The Challenge Factory discussion

This topic is about
Oryx and Crake
2014 ♦Archives Buddy Read ♦
>
Jennifer C & Leo - Oryx and Crake
date
newest »

message 1:
by
Denise, Manufacturing Director
(new)
Feb 27, 2014 11:37AM

reply
|
flag

have you already started? I'm at chapter 3 and the book really sucks me in :) It's a pity that I don't have much time to read



Thoughts on chapter 3
(view spoiler)

I guess you liked it, though. You gave it 5 stars! That makes me excited to start it.


I'm liking it so far. I read your spoiler up to chapter 3 and I agree. Their relationship is interesting. I'm wondering what exactly is wrong with his mother. Did she just have a breakdown because of the pressure of being a scientist at such a crucial time? Neither of his parents seem to be very good with kids. They say things that scare him constantly. I do like that the book is written from his point of view as an adult and he is remembering his childhood. You get to find out things that happened to him as a child, but also his take on his life thinking back on it as an adult. For instance when he was a kid and his mother told him that she quit her job to be with him more he didn't question it, but as an adult he's wondering why she would wait until he's going to school to quit and be with him when he needed her more in the years leading up to that point.
This line seemed very ominous. It's when he was thinking about his nanny Dolores...
...nobody needed two mummies, did they? Oh yes they did, thinks Snowman. Oh yes, they really did.
It makes me wonder if he is just saying that because he missed his nanny and felt like he still needed her because his mother wasn't a very good one, or if something more serious is going to happen that could have been prevented with another adult around the house.

And where did those kids come from?
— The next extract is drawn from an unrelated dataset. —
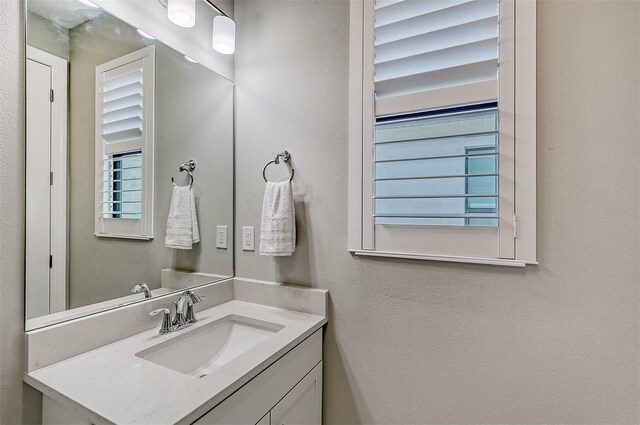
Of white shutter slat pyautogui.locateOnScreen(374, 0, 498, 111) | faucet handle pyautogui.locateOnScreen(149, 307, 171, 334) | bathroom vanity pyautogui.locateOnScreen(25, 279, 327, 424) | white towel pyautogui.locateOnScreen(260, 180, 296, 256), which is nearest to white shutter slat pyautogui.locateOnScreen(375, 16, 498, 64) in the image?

If there is a group of people around somewhere, why isn't he a part of the group? Why is he all alone? There must be some adults somewhere, right?

That his parents are not good with kids, is a very important point, I think. It challenges the view that parenting is something natural which everyone is able to do without help from the outside.
In the comment above, are you referring to the kids in school? He does seem to have some part in their group, the part of the class clown. He's trying to earn attention, at home and at school. It's becoming clearer later that he is creating a Jimmy persona which gets him attention, but also isolates him.
I guess there are adults, but when you are so young, are you interested in them or would you remember them?
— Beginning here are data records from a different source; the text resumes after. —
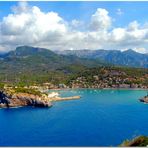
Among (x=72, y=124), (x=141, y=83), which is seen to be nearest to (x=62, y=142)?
(x=72, y=124)

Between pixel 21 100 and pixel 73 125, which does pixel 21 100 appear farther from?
pixel 73 125

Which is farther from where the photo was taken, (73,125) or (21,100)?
(21,100)

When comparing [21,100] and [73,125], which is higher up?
[21,100]

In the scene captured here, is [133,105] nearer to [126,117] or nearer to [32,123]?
[126,117]

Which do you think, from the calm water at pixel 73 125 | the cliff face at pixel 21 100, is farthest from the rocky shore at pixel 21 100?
the calm water at pixel 73 125

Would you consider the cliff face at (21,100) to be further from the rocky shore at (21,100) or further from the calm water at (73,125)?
the calm water at (73,125)

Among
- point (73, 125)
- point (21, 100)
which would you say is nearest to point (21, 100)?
point (21, 100)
Jimmy/Snowman and Glenn/Crake's relationship is definitely strange. They watch an awful lot of porn together. I didn't expect Oryx to be a girl that they saw on one of the porn sites.
I can't believe his mother just left him. I'm actually more surprised that she even bothered to send him the post cards though. It would have been nice if the story had started out when Jimmy's parents still worked together because I'm assuming that at that point they still liked each other. All of their interactions have been so cold and uncomfortable. I do think that his mother was depressed, but I think that her job had a lot to do with her depression. I think that when she started she had intentions of really helping people, but things just got out of control and she didn't like the direction things were headed, but her husband didn't agree and it created this huge chasm between them. She was obviously upset that only the rich could benefit from the work that they were doing, but it really just pushed her off the deep end.
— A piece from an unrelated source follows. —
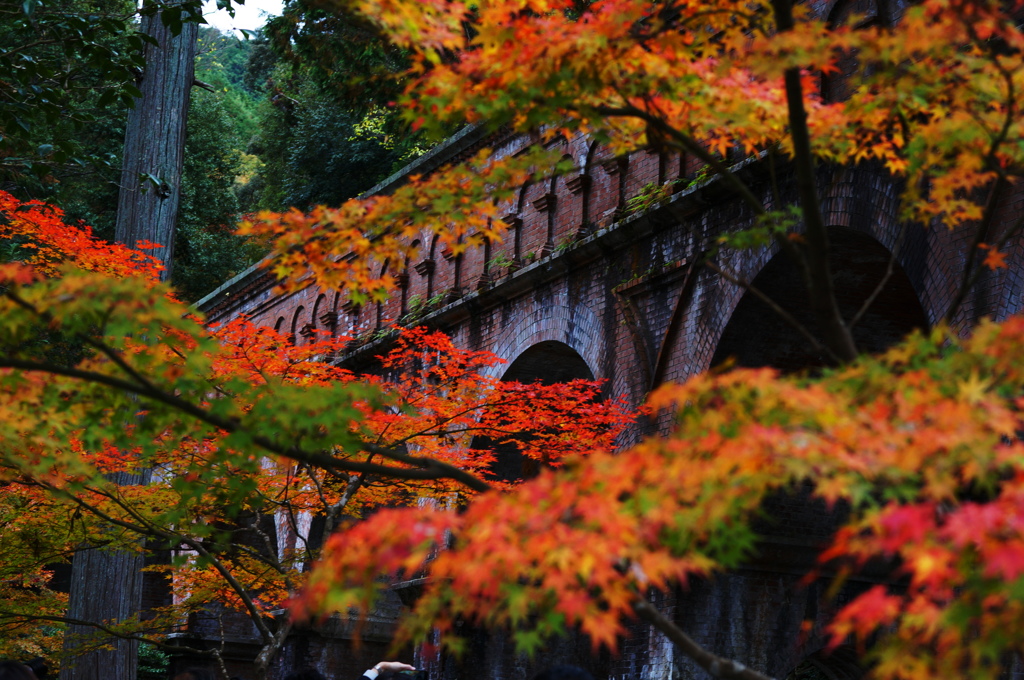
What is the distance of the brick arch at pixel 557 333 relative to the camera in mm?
11781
I agree that it would have been interesting to see the gradual alienation of his parents instead of being presented with the already screwed up state of affairs. I wonder why his mother didn't try to get him out of the compound too.




There were also a lot of things that shocked me and disgusted me, like the child pornography. Or (view spoiler)
There is one game they are playing, Blood&Roses, which really unsettled me. One side is producing great cultural works and the other side can render them useless through crimes against humanity.
Jennifer, I agree with your statement that this is a real kitchen sink of book. It's really more a collection then a coherent story.

You said that the second one is the same story from someone else's POV? Is it one of the people on the beach at the end? Or who? Is the person even in this book at all? I'm just curious. I'll probably read it, but not soon.

Yeah, I agree. It was a really dark book and I felt like I was wandering around in the mind of a crazy person. It was so scattered. I guess it makes sense that it was written that way because he did have reasons to be crazy and if a crazy person is thinking back on his childhood, things are coming from his perspective as said crazy person. LOL I had to take A LOT of breaks and go to different books while reading it, but I plowed through. I don't ever DNF books. I always have that hope that it's going to get better. Usually not the case.

You s..."
The second book is written from the point of view of two women who also survived the pandemic. It describes how they survive and tells us their back story. But it is also really violent at some points ^^
One of the women, Brenda, actually went to school with Jimmy, and the other woman was part of God's Gardeners (an environmentalist group which is mentioned sometimes in the book).